Gross National Product (2001)
Gross National Product is a response to the Giuliani administration in New York and the devastating effects that his policies had on the poor. The play deploys the interrelation between poverty, the working class and marginalization.
Conga Gorilla Forest (2000)
At the end of the millennium a group of women get together to build a time capsule. Believing the prophecies and that the Y2K will end the world, they decide to spend the last days of the millennium building a time capsule for future civilizations. They try to conciliate religion and science. How the destruction of the world, produced by science and computers and the belief in prophecies will come together in one second at midnight 1999.
Hot Tamale (1999)
Hot Tamale is a Latina fiesta about the Latina stereotype. 1999 was Latin pop singer Ricky Martin’s year with his hit song “La fiesta.” Latinos became the new market. They were considered hot, great lovers, great dancers, and big consumers. “Hot Tamale” is a show about sex and hot tamales.

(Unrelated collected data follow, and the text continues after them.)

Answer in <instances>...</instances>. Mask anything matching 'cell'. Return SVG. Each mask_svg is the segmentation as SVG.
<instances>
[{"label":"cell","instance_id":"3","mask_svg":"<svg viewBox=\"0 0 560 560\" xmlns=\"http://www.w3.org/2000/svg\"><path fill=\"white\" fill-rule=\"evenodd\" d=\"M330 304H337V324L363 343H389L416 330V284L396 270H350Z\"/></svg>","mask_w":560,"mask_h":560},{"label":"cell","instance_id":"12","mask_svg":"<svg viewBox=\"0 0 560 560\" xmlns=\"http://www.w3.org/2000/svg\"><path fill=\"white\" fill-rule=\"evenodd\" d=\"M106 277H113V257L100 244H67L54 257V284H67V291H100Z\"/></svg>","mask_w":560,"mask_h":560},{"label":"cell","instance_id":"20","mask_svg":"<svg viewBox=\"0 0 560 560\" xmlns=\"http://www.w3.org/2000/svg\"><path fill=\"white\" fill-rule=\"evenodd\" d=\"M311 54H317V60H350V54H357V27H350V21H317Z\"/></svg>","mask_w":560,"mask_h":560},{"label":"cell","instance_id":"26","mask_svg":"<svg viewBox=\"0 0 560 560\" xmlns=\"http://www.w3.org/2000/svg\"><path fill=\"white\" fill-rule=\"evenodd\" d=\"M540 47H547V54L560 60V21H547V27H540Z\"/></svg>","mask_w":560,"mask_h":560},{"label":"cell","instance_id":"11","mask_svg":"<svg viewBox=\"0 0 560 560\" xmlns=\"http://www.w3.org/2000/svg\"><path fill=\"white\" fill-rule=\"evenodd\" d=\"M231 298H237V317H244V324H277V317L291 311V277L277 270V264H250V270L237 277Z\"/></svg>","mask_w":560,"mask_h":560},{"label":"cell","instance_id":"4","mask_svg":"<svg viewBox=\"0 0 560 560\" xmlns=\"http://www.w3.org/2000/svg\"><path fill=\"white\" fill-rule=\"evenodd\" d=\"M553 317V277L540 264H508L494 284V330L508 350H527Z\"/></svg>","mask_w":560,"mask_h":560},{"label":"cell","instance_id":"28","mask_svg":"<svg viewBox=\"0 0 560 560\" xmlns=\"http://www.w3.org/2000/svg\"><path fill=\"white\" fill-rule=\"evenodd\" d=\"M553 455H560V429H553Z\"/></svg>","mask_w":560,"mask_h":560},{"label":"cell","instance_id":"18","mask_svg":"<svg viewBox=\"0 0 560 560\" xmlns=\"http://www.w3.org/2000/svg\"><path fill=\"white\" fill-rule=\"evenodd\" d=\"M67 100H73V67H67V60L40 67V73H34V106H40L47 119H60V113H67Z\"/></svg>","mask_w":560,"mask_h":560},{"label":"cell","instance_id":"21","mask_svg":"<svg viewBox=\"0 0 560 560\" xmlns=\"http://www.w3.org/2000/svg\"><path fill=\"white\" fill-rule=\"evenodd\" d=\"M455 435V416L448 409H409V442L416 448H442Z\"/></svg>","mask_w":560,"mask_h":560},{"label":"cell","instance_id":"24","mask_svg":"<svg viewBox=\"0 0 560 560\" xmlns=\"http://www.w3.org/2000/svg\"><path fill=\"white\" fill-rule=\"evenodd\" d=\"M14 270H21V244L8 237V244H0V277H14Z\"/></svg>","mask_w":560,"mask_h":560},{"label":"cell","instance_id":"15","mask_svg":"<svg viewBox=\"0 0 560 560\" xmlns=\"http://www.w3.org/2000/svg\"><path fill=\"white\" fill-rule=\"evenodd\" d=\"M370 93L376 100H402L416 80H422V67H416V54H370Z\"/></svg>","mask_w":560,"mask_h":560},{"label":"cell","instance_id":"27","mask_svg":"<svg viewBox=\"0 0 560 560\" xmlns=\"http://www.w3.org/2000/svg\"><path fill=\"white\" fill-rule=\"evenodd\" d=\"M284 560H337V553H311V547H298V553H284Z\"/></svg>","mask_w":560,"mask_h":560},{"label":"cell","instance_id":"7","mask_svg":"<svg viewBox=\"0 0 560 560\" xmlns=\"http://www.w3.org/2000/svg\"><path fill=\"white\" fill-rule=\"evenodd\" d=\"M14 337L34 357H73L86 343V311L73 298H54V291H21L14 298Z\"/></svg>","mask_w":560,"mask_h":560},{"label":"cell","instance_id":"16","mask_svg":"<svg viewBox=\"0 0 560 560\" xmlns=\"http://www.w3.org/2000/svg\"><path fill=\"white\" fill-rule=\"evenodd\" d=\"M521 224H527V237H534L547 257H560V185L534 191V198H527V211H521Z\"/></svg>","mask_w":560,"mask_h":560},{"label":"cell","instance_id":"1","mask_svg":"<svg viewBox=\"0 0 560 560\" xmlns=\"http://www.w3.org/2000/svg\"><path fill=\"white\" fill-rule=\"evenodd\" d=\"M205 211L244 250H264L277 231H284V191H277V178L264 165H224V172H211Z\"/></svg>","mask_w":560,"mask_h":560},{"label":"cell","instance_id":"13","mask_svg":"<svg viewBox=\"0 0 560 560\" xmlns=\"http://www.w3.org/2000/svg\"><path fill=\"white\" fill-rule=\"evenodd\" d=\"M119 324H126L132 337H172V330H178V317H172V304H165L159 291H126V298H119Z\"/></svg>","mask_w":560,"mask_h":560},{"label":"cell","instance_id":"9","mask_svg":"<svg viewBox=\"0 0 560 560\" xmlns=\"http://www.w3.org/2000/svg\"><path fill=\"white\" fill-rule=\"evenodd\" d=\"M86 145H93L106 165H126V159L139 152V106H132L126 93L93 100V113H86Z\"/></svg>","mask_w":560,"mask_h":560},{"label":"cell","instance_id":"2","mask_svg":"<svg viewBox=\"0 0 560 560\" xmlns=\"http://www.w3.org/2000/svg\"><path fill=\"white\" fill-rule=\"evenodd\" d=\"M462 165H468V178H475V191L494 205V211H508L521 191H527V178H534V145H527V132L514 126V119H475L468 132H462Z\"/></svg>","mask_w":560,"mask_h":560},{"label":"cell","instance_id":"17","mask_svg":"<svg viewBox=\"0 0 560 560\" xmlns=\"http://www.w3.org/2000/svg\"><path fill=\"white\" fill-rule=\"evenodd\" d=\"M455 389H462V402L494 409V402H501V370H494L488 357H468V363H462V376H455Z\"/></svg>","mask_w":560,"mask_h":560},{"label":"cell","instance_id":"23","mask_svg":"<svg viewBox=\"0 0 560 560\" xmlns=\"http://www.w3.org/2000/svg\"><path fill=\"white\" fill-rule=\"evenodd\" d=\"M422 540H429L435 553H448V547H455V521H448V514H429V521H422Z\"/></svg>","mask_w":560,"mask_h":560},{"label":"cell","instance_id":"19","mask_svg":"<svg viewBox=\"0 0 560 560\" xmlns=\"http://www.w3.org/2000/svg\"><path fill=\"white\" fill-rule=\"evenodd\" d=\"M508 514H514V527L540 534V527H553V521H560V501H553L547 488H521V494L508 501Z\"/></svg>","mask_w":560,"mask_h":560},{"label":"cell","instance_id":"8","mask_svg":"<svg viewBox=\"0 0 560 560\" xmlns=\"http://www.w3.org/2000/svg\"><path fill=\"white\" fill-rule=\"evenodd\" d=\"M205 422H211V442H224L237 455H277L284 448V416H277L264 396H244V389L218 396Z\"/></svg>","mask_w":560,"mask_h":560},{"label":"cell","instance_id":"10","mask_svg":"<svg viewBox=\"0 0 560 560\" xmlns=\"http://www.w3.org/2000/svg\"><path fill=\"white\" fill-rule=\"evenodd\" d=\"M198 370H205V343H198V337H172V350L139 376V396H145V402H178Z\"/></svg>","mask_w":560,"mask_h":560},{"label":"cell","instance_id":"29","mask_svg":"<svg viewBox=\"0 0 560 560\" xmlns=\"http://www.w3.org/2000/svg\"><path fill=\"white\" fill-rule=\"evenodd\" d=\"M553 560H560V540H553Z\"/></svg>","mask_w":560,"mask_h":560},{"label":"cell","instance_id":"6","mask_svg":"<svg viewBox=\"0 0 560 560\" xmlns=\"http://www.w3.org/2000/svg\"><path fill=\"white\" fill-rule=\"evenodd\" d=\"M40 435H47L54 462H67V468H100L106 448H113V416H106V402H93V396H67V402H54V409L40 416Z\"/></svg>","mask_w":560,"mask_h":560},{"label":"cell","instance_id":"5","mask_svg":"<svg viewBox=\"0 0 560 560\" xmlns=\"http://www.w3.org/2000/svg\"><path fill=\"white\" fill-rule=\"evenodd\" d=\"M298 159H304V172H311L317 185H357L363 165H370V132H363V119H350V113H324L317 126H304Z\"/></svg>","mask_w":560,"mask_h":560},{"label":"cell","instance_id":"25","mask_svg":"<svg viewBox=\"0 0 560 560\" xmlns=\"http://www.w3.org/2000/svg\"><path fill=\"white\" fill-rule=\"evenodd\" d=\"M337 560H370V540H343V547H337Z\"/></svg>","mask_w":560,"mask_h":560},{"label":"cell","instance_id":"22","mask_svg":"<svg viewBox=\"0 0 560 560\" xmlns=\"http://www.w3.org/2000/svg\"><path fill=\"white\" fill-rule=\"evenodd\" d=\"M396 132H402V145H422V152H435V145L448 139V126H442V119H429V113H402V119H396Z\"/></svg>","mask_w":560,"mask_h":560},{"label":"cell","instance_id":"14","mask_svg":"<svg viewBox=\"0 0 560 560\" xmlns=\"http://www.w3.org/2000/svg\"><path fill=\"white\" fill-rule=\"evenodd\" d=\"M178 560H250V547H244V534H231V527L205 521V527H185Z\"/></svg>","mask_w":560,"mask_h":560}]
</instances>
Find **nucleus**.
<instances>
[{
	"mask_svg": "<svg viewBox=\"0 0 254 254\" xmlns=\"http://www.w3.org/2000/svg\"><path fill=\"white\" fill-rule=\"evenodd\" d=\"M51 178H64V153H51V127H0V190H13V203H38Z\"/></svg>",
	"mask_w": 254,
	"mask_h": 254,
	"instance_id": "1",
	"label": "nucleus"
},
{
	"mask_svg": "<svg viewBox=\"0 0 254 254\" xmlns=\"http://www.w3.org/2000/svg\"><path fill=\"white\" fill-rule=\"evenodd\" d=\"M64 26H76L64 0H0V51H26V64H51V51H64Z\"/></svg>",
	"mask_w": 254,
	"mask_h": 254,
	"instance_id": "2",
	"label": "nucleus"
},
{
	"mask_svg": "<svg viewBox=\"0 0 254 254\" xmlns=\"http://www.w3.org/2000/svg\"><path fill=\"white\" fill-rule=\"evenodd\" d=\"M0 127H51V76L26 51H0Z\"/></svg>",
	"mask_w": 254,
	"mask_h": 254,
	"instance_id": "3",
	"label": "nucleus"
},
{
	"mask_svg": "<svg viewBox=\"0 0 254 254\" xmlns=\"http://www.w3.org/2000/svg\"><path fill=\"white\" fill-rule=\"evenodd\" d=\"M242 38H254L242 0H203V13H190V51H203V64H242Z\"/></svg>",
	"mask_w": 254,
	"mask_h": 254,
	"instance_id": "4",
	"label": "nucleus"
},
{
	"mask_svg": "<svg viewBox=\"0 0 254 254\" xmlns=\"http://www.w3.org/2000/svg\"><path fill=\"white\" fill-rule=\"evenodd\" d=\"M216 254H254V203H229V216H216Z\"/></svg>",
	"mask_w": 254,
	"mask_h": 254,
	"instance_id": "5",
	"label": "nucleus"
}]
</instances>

Rats – the fantasy of extermination (1999)
Rats is about queers, butches, lesbians, and a little bit about rats. The show has a non-linear structure. The piece starts with a comparison between rats and King Hamlet. The main character realizes that she already became a ghost –even when she is not dead yet– and she starts obsessing about her ghost and her death. She states: “sometimes your death can be more important than your life.”
Butch Fashion Show in the Femme Auto Body Shop (1997)
Butch Fashion Show in the Femme Auto Body Shop is a witty, satirical exploration of the ups, downs, and sexual charades at play in an urban butch-femme relationship.